__WHAT YOU NEED TO DO__:
Pictures don't belong in the copy. Set down the lines from the one containing "What amount of" through the last line, exactly as they are.

__INPUT MATERIAL__:
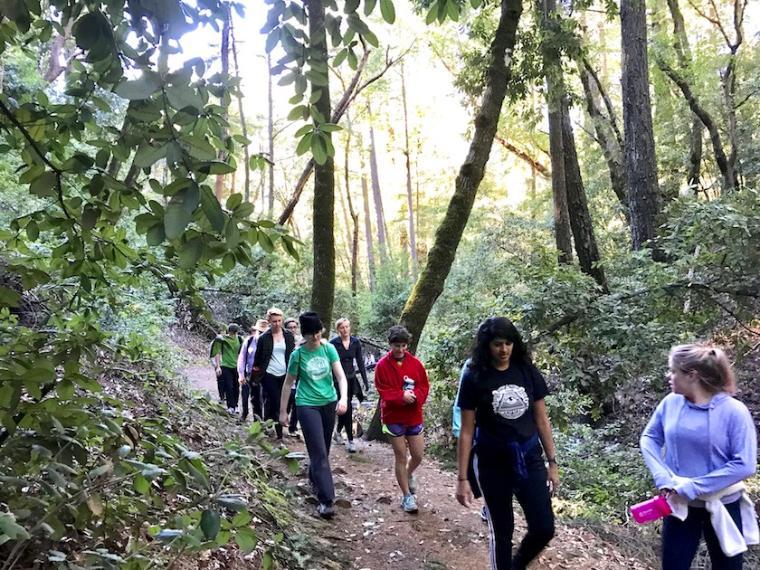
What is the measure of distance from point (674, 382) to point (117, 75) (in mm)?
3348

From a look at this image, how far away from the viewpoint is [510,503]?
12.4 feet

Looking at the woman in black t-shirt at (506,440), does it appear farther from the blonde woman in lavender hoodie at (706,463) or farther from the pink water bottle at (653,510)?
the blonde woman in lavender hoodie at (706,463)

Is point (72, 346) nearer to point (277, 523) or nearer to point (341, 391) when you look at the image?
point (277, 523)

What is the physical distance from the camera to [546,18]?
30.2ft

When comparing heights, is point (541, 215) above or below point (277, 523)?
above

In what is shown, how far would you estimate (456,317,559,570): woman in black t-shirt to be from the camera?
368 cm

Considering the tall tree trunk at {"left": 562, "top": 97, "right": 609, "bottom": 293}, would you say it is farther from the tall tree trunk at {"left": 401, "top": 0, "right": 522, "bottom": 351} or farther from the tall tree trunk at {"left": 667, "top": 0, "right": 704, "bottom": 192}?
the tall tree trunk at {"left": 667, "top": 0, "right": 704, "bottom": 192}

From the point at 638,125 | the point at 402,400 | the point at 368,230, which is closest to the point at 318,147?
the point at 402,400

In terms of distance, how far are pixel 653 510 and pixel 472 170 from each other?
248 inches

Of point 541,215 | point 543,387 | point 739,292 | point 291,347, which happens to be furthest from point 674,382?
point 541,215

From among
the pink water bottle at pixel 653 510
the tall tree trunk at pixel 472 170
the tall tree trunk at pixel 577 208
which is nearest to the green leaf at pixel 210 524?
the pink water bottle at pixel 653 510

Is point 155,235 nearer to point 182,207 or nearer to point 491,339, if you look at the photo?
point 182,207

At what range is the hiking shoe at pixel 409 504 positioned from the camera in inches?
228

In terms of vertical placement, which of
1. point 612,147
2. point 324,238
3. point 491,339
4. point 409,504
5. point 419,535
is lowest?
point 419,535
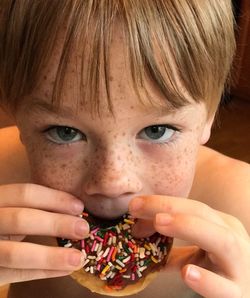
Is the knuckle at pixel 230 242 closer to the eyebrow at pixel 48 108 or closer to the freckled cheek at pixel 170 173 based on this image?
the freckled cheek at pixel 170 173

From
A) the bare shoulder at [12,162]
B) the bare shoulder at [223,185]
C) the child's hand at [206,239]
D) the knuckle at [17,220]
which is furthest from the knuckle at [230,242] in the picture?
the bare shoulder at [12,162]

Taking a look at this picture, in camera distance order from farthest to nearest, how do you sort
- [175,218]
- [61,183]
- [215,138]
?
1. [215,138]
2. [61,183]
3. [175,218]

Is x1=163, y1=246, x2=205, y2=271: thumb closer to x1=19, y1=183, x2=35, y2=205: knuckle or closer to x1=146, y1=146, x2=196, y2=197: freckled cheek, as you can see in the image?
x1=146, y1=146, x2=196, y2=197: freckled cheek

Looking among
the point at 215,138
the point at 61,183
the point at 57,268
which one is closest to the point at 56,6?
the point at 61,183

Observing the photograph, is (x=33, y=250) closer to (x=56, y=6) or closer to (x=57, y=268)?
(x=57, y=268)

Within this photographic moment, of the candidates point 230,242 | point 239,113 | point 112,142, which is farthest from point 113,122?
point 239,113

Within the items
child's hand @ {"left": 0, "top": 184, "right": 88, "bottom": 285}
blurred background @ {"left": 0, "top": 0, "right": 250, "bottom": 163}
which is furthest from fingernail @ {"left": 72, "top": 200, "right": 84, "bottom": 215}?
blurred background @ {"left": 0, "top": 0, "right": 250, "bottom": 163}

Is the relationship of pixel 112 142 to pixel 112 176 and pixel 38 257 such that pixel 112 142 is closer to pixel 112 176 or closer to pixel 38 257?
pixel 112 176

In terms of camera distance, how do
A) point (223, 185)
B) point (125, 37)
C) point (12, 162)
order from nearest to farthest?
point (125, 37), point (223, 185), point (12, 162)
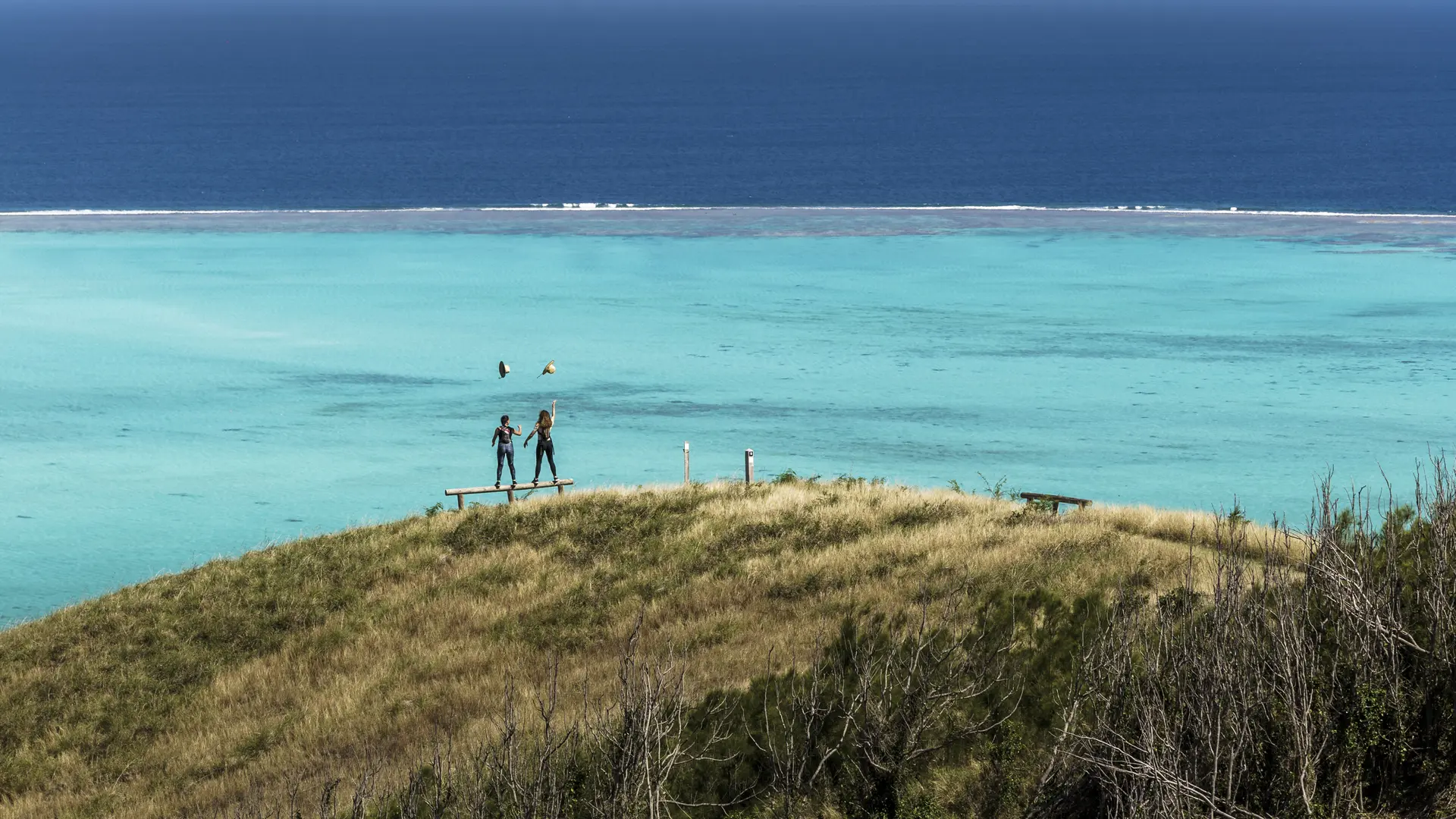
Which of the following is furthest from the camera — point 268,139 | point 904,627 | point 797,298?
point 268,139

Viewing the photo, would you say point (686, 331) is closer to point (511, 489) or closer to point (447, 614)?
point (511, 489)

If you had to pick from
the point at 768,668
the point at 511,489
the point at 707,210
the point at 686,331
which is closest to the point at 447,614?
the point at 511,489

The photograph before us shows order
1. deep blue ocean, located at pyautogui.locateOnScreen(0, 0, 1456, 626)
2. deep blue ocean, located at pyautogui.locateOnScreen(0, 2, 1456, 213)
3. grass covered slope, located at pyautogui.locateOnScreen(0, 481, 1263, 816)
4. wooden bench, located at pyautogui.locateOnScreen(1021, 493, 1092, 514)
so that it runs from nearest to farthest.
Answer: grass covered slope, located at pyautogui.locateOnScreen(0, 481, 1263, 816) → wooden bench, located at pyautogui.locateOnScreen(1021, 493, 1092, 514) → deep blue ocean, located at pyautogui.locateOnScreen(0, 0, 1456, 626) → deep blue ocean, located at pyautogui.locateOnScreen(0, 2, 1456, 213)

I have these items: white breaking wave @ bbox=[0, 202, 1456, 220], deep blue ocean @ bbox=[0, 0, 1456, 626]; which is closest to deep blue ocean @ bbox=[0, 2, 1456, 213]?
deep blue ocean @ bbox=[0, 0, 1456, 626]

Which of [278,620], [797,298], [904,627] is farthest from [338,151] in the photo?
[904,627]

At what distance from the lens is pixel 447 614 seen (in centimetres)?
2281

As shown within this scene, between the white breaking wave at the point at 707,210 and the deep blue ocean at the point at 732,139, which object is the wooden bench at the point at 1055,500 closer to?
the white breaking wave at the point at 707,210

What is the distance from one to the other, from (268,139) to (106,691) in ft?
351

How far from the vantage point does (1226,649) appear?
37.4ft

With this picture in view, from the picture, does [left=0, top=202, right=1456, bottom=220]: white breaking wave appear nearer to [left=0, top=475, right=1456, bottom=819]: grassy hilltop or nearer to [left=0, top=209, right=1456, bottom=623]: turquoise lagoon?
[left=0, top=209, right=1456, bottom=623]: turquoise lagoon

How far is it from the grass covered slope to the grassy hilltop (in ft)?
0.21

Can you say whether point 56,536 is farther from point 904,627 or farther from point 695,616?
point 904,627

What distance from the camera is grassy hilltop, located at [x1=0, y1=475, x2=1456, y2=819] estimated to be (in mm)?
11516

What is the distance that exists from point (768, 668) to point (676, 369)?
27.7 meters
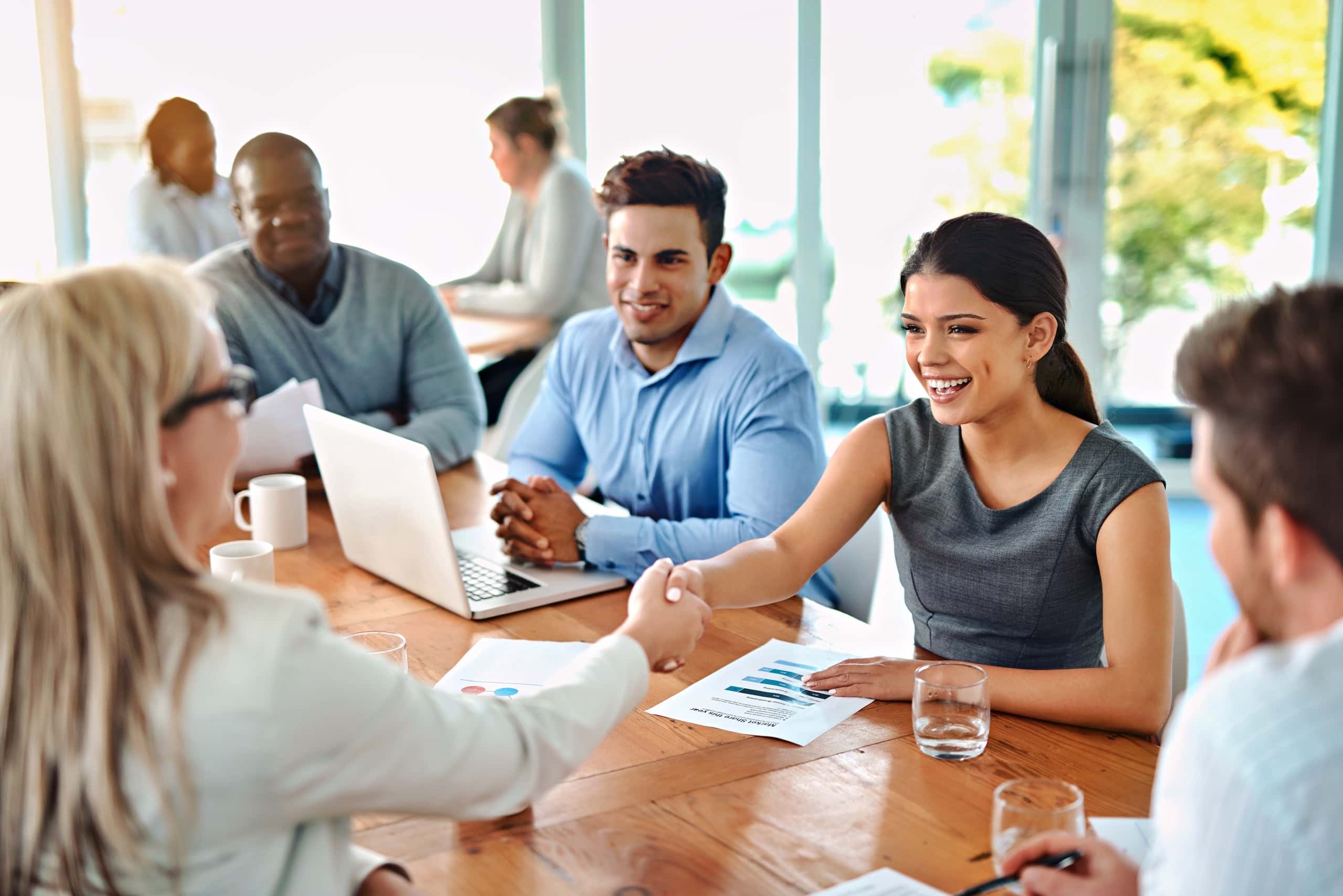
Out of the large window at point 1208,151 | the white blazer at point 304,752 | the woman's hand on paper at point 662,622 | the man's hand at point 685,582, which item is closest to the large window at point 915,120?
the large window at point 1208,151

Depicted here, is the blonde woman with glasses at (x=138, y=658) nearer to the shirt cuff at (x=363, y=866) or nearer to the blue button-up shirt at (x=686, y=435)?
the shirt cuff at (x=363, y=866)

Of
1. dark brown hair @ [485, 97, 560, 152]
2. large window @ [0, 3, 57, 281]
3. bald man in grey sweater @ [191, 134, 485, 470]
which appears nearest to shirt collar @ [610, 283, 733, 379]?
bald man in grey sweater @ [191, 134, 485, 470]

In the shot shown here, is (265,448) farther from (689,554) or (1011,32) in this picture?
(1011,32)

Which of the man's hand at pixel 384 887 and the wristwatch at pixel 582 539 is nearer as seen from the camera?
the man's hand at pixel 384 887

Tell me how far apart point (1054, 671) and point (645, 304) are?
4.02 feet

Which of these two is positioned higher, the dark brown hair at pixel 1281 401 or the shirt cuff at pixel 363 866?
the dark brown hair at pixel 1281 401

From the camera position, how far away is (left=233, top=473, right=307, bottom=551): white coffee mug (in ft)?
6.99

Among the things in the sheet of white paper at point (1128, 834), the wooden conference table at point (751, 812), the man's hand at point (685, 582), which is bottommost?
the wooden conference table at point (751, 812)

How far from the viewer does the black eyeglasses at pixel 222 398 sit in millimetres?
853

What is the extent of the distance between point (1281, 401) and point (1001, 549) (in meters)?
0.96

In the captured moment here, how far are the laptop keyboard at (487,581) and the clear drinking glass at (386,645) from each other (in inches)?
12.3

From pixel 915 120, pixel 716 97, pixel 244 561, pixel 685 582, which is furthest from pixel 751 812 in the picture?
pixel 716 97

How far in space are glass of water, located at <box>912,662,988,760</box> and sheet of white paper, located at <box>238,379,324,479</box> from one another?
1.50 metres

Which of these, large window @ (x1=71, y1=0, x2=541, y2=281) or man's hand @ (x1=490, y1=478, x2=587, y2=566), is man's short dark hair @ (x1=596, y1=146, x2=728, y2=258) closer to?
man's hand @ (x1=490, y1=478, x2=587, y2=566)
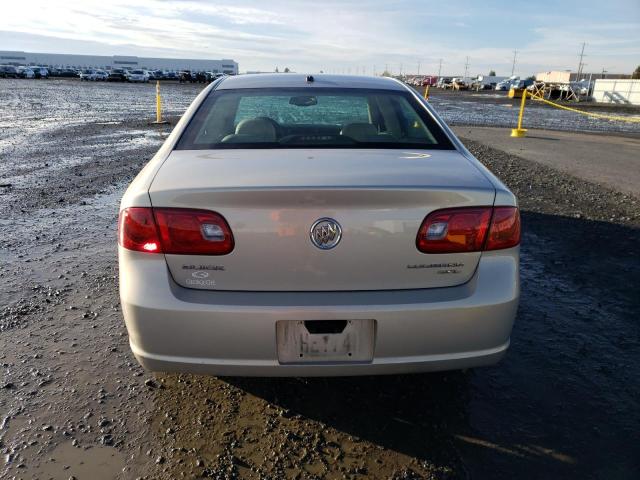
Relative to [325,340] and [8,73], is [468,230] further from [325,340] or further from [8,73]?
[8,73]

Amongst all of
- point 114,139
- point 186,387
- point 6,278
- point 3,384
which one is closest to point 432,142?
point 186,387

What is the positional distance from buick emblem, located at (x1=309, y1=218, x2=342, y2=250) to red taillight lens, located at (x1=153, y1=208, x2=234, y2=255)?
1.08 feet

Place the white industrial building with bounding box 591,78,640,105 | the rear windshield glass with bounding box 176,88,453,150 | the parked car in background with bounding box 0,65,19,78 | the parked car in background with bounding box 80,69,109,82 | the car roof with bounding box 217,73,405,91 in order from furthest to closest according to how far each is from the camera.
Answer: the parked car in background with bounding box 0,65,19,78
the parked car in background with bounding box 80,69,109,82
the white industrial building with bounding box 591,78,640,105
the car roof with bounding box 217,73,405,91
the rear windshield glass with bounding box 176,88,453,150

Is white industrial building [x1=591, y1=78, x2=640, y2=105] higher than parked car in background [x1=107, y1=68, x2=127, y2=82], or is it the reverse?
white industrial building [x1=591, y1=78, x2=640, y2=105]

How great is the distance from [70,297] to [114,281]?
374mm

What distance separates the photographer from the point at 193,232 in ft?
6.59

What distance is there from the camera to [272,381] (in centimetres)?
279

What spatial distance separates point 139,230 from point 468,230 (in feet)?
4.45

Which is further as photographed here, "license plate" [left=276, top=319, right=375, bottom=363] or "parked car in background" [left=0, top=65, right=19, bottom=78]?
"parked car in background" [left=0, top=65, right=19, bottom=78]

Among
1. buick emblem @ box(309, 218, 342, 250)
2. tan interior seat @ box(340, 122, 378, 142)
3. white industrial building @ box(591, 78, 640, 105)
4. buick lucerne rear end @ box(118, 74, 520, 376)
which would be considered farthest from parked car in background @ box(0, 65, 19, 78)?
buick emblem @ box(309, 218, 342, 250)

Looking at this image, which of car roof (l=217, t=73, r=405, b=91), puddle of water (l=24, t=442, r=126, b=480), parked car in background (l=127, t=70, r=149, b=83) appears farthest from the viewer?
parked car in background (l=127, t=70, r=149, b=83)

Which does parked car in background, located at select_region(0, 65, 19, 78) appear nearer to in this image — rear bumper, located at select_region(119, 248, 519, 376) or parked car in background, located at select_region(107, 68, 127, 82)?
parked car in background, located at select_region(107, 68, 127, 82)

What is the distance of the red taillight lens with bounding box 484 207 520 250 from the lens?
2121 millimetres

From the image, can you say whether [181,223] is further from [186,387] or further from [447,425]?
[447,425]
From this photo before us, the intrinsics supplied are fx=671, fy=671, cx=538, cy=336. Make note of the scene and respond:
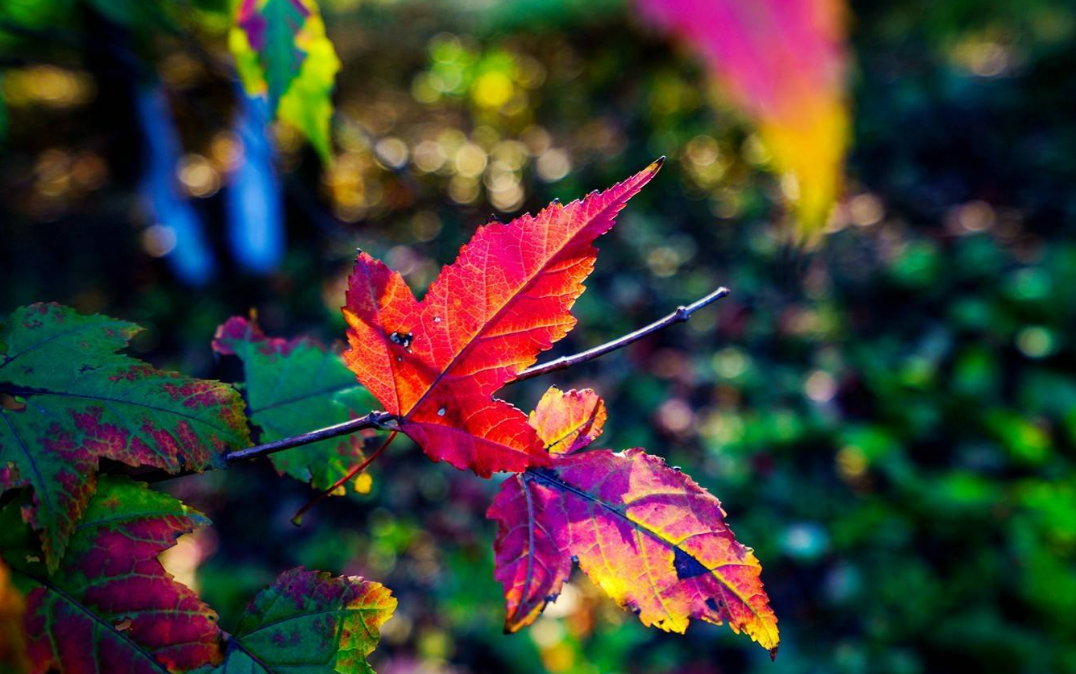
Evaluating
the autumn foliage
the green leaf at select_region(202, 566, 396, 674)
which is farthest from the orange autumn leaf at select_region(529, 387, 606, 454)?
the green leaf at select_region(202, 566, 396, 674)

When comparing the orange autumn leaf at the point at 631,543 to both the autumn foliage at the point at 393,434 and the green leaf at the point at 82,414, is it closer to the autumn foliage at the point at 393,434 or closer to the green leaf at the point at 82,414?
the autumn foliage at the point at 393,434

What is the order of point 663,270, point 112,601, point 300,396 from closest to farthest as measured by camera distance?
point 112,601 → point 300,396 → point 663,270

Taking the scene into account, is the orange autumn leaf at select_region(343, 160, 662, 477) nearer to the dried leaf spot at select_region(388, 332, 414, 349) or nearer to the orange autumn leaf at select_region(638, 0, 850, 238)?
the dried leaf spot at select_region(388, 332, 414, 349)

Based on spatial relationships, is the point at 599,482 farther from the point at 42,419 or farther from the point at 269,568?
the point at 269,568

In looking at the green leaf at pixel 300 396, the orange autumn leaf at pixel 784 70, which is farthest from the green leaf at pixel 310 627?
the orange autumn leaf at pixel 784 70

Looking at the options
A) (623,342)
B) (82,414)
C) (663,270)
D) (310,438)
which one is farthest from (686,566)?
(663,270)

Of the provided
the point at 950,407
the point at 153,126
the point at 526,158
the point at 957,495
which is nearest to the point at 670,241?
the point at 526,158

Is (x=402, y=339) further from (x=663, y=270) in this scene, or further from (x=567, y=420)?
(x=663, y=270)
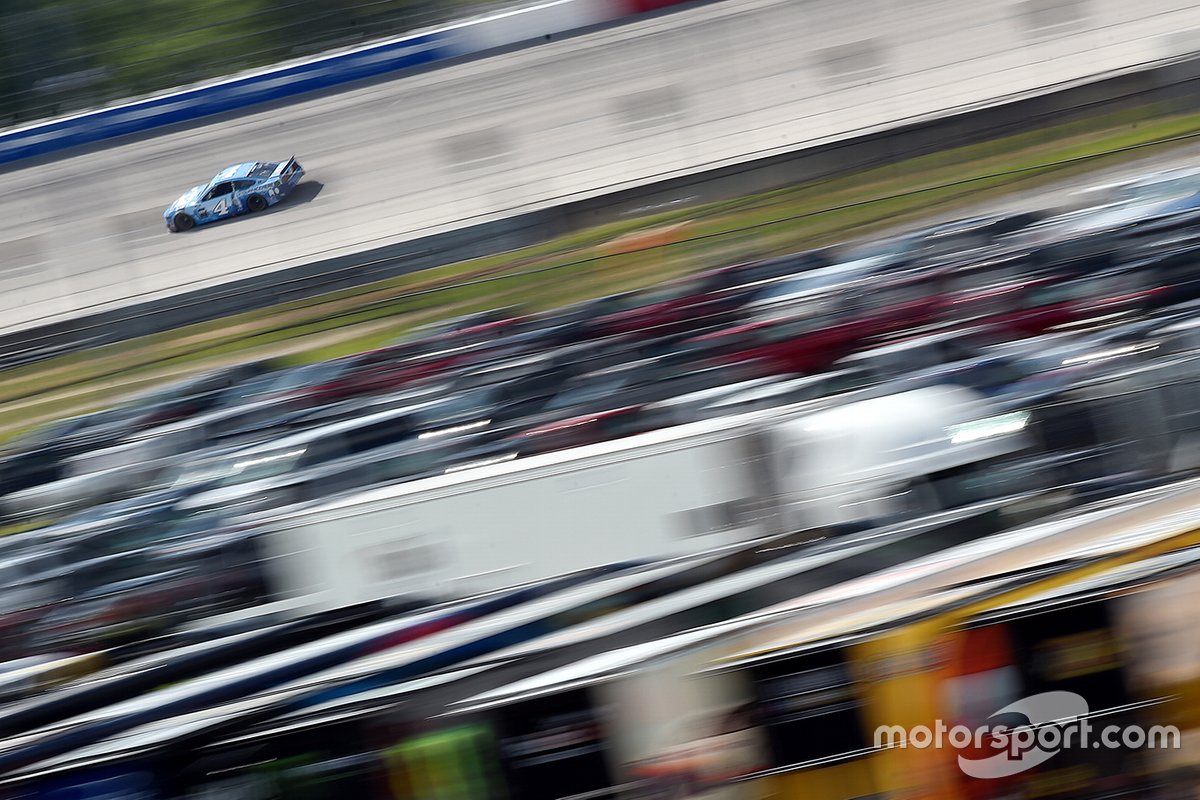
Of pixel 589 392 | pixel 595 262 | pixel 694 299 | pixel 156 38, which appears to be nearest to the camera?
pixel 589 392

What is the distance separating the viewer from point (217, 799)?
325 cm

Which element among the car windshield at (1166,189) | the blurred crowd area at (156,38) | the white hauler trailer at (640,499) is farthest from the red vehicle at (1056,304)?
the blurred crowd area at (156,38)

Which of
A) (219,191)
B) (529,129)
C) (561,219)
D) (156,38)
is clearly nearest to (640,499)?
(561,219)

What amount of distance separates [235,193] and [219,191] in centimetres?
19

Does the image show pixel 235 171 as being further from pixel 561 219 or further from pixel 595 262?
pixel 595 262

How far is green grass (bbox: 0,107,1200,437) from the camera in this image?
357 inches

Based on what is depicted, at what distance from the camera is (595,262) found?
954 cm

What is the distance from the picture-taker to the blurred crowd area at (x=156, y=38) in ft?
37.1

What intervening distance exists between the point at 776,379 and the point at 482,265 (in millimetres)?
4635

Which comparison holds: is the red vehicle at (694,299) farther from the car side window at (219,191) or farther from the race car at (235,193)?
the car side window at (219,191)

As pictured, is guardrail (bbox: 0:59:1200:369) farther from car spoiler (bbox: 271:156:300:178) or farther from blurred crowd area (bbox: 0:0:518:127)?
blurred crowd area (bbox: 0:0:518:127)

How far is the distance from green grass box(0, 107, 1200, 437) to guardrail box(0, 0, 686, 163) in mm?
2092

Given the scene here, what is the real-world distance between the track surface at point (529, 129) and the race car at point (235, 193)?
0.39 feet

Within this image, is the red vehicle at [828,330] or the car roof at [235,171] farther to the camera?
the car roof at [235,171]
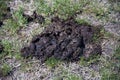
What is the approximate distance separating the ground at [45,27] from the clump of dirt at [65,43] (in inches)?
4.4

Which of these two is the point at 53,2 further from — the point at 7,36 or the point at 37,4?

__FINAL RESULT__:
What amount of distance separates [235,193] and [219,191] in centimetres?
19

Does the image show pixel 235 171 as being further from pixel 561 219 or further from pixel 595 262?
pixel 595 262

How far is green grass (bbox: 0,107,1200,437) from the camera in this image?
357 inches

Based on what is depicted, at what distance from the camera is (595,262) found?
954 cm

What is the distance from the picture-taker to the blurred crowd area at (x=156, y=38) in ft?
37.1

What intervening distance exists between the point at 776,379 and the point at 482,265 (in millimetres)?
4635

Which comparison holds: is the red vehicle at (694,299) farther from the car side window at (219,191) or farther from the race car at (235,193)?
the car side window at (219,191)

As pictured, is guardrail (bbox: 0:59:1200:369) farther from car spoiler (bbox: 271:156:300:178) or farther from blurred crowd area (bbox: 0:0:518:127)?
blurred crowd area (bbox: 0:0:518:127)

How far is the distance from green grass box(0, 107, 1200, 437) to guardrail box(0, 0, 686, 163) in mm?
2092

Given the scene here, what is the real-world distance between the track surface at point (529, 129) and the race car at point (235, 193)?
0.39 feet

Within this image, is the red vehicle at [828,330] or the car roof at [235,171] farther to the camera?
the car roof at [235,171]
What is the approximate distance separating the ground at [45,27] from the clump of dirt at [65,43] (in inches)?
4.4

Which of these two is the point at 53,2 further from — the point at 7,36 or the point at 37,4?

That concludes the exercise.